Cognitive interviews on the survey items will be conducted in March 2017 to examine whether college students correctly understand the question wording and whether their answers get adequately captured in multiple-choice questions. The request to conduct cognitive testing will be submitted to OMB for review under the NCES generic clearance for pretesting (OMB# 1850-0803). With input from cognitive interviews, we expect to finalize the CSFA survey in April 2017. Any changes to the survey will be submitted to OMB for review in 2017 with the goal of implementing the survey beginning in October 2017.

    1. Tests of Procedures and Methods

The CSFA 2017 study will implement a set of interventions intended to maximize FAFSA submission and renewal as well as encourage better informed course-enrollment with more generous financial aid. The first set of research questions is:

  • Among students who did not submit a FAFSA, does providing clear information about financial aid eligibility, simplified instructions for completing the FAFSA, and suggestions about other resources available to them have a positive effect on college outcomes?

  • Among students who submitted a FAFSA the previous year, does providing clear information about the need to resubmit the FAFSA and how to do so have a positive effect on college outcomes?

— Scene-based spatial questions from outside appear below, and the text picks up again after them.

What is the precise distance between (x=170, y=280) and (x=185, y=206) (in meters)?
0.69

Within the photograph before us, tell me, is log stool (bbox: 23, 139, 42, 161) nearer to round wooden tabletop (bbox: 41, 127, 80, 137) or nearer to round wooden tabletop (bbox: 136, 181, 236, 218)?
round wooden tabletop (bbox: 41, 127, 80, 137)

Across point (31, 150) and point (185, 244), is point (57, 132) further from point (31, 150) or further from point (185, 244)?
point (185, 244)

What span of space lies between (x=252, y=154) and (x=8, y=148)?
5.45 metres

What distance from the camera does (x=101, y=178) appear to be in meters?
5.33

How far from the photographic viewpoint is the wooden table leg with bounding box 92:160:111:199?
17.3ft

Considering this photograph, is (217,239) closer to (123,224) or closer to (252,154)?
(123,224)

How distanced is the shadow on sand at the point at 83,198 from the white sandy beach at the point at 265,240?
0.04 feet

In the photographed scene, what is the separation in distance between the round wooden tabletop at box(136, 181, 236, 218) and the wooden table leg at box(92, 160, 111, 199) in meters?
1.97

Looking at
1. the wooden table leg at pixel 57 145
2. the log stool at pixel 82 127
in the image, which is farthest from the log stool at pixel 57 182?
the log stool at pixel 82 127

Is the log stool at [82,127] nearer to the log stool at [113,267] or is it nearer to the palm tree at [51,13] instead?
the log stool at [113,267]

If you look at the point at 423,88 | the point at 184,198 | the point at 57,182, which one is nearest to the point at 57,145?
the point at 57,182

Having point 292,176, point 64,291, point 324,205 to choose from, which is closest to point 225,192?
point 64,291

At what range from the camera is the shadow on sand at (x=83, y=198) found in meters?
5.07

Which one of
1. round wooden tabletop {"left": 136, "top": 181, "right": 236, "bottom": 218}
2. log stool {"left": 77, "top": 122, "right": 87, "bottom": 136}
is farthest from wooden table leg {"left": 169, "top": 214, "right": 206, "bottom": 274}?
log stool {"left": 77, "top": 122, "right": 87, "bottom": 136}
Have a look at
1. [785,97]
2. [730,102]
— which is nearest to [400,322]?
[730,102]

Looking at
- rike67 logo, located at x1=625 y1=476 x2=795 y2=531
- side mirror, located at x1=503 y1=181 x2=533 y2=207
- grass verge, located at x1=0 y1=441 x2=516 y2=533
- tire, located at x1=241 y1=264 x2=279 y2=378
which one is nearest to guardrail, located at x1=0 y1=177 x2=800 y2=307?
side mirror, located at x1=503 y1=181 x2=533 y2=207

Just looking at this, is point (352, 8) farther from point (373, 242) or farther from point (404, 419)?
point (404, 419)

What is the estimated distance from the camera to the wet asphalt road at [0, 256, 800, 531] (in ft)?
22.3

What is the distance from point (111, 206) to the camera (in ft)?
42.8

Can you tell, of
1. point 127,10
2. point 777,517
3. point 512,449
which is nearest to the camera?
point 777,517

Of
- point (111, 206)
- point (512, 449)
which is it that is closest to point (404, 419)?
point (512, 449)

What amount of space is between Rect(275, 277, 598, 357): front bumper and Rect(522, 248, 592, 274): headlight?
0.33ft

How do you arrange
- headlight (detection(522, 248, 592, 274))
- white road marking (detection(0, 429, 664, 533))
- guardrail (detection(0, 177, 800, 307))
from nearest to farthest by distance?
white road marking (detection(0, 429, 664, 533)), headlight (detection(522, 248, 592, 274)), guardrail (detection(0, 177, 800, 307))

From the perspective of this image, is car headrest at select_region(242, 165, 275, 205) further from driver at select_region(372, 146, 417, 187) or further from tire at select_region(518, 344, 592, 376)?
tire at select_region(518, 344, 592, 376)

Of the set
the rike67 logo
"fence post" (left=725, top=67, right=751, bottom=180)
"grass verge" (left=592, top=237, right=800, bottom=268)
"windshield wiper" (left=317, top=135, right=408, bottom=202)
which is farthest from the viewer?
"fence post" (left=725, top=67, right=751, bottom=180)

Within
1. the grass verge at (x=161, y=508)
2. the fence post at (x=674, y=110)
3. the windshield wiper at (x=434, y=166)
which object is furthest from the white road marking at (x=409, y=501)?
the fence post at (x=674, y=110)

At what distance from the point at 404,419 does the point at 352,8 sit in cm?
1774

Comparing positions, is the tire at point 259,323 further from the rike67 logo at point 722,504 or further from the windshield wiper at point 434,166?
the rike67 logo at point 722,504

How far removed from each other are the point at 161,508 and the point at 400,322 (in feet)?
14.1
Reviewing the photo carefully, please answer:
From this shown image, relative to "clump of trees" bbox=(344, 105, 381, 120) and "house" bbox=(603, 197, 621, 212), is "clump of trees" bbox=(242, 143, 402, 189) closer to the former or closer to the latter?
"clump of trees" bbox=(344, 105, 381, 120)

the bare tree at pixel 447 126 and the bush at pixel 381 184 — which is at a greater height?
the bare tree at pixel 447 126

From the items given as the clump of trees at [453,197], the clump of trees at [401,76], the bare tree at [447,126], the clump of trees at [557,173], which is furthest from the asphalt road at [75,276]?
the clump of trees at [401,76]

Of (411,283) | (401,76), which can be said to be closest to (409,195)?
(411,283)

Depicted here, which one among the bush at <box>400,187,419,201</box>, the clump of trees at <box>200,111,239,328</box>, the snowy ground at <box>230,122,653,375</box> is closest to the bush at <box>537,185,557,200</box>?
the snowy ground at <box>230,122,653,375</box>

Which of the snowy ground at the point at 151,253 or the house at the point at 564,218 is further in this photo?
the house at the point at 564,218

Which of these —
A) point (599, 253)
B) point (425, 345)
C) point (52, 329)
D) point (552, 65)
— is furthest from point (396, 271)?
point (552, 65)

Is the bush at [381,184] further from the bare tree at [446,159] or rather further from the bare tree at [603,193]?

  • Among students who have started the process of submitting a FAFSA for 2017-18, does providing clear information about the steps needed to complete the process and encouragement to reenroll have a positive effect on college outcomes?

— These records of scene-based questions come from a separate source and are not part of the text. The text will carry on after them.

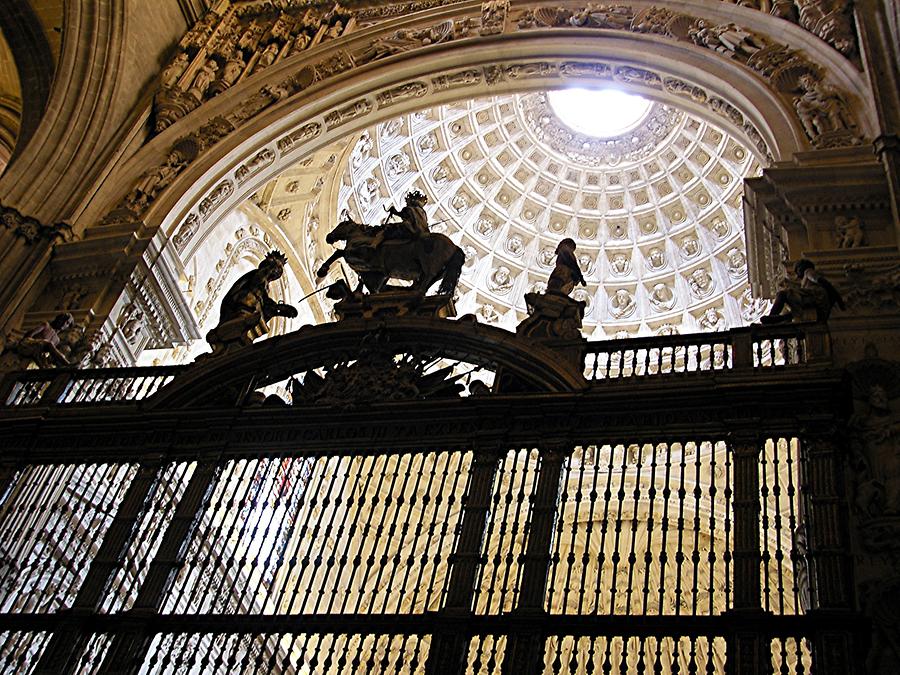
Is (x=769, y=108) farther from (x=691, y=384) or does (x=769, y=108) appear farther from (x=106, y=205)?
(x=106, y=205)

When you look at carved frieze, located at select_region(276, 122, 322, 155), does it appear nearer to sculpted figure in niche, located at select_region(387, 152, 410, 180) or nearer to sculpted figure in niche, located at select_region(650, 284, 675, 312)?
sculpted figure in niche, located at select_region(387, 152, 410, 180)

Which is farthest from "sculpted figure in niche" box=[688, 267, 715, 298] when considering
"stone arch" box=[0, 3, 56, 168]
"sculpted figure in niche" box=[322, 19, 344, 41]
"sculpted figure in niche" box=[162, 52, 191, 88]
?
"stone arch" box=[0, 3, 56, 168]

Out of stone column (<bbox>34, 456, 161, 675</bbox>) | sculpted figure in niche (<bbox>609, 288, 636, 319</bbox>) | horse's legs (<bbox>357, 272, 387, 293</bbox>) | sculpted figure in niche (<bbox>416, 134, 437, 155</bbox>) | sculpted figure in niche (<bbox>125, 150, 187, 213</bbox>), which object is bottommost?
stone column (<bbox>34, 456, 161, 675</bbox>)

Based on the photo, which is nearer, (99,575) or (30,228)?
(99,575)

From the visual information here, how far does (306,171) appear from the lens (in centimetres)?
1727

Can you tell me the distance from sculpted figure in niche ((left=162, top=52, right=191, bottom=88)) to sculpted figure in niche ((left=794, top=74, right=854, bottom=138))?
297 inches

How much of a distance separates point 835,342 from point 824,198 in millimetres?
1800

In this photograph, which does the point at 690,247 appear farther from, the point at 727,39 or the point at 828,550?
the point at 828,550

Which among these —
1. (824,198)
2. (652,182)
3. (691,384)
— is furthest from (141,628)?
(652,182)

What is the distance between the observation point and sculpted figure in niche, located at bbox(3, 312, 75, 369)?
9.61m

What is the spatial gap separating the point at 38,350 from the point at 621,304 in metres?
12.8

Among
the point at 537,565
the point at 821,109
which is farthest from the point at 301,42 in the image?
the point at 537,565

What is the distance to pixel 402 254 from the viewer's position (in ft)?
29.9

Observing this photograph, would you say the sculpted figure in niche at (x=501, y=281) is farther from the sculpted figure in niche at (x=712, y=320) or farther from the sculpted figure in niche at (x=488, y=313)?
the sculpted figure in niche at (x=712, y=320)
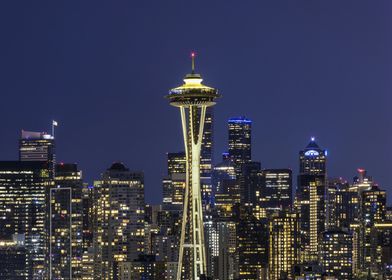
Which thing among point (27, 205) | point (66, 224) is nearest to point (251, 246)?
point (66, 224)

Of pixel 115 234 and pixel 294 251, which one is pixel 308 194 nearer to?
pixel 294 251

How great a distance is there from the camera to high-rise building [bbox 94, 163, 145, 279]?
83062 mm

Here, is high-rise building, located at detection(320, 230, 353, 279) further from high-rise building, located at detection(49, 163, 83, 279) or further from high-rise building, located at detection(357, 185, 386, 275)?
high-rise building, located at detection(49, 163, 83, 279)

For each case, the grantees will examine outcomes such as FAFSA submission, aid receipt, college persistence semester-to-semester, and degree or certificate completion.

While it is expected that better information will result in better outcomes, there are questions about how to best provide this information in terms of the framing of the messages. Therefore, within the treatment groups that target full-time students, grantees will randomize the nature of the information that is provided to answer the question:

  • Does the framing of the information, whether positive, negative, or neutral, affect whether students respond by submitting the FAFSA and/or persisting in college, and does the magnitude of any response vary by treatment group?

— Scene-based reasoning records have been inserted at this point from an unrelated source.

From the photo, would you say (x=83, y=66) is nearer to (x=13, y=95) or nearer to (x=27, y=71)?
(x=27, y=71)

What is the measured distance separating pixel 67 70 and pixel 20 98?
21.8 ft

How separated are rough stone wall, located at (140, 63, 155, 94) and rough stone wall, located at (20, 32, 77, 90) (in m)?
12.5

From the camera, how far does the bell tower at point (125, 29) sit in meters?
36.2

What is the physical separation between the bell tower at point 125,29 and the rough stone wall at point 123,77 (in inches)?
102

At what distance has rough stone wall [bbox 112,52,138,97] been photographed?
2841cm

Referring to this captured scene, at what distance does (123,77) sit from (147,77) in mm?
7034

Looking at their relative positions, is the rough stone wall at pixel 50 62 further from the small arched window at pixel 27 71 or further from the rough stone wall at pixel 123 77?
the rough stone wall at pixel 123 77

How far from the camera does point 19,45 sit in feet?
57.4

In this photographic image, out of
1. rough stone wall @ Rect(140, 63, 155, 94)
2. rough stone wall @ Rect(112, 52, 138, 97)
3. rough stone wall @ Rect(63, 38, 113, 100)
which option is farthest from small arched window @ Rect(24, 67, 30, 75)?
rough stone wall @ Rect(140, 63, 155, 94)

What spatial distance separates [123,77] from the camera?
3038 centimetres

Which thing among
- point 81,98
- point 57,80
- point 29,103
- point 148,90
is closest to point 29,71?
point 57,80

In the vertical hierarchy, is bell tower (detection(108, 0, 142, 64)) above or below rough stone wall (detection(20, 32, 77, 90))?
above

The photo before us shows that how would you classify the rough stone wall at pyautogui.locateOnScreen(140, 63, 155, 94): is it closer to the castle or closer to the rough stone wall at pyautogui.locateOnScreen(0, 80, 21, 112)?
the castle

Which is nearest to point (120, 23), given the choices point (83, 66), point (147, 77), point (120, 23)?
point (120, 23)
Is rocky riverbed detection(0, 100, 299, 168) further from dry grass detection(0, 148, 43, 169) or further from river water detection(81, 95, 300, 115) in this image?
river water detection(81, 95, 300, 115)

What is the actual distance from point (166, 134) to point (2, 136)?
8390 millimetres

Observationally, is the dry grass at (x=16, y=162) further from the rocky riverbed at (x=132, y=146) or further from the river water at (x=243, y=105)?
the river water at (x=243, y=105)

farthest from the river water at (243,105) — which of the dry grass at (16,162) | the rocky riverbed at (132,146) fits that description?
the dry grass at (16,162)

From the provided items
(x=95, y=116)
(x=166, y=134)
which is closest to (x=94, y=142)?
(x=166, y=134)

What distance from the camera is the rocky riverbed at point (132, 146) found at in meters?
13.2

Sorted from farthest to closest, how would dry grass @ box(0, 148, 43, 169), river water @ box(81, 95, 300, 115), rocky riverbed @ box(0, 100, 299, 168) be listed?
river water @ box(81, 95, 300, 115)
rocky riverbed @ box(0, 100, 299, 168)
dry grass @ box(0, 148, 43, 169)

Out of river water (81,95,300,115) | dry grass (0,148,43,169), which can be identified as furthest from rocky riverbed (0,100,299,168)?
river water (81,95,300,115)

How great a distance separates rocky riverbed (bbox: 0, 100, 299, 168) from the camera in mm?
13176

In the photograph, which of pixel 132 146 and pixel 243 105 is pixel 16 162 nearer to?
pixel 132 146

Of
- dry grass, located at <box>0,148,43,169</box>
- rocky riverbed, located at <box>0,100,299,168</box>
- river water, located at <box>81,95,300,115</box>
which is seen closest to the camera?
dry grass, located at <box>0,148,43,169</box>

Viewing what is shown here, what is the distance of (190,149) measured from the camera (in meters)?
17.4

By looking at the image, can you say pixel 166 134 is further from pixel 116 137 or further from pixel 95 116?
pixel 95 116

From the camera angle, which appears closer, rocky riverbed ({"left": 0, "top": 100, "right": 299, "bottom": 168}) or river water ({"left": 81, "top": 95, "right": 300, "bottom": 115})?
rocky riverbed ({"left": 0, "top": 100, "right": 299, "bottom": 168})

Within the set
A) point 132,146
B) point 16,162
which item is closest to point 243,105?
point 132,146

Finally, for the subset of students who attended school part-time during the baseline year or who have already completed the FAFSA for 2017-18, grantees will examine whether information can influence not only the completion of tasks (such as completing the FAFSA), but also decisions about enrollment intensity (i.e., how many credits a student takes each term) by addressing the problem of low awareness of financial aid rules to answer the question:

  • Does making explicit the tradeoffs between the number of credits taken and the financial aid award amount influence enrollment intensity?

Another set of questions relates to whether increasing aid receipt also increases rates of persistence over several years.

  • If the interventions increase aid receipt by encouraging FAFSA completion, is this also a driver of increased college persistence and completion?

The grantee’s research team plans to investigate both the overall effects of the interventions and whether the effects vary by subgroup. Given that CSFA sample members were selected from NPSAS:16, a nationally-representative sample of college students, the sample is expected to have a diverse group in terms of gender, race/ethnicity, age, income, region, type of college, and first-generation college student status. The research team will utilize the diversity of the sample to explore not only if, but for whom, the informational interventions work.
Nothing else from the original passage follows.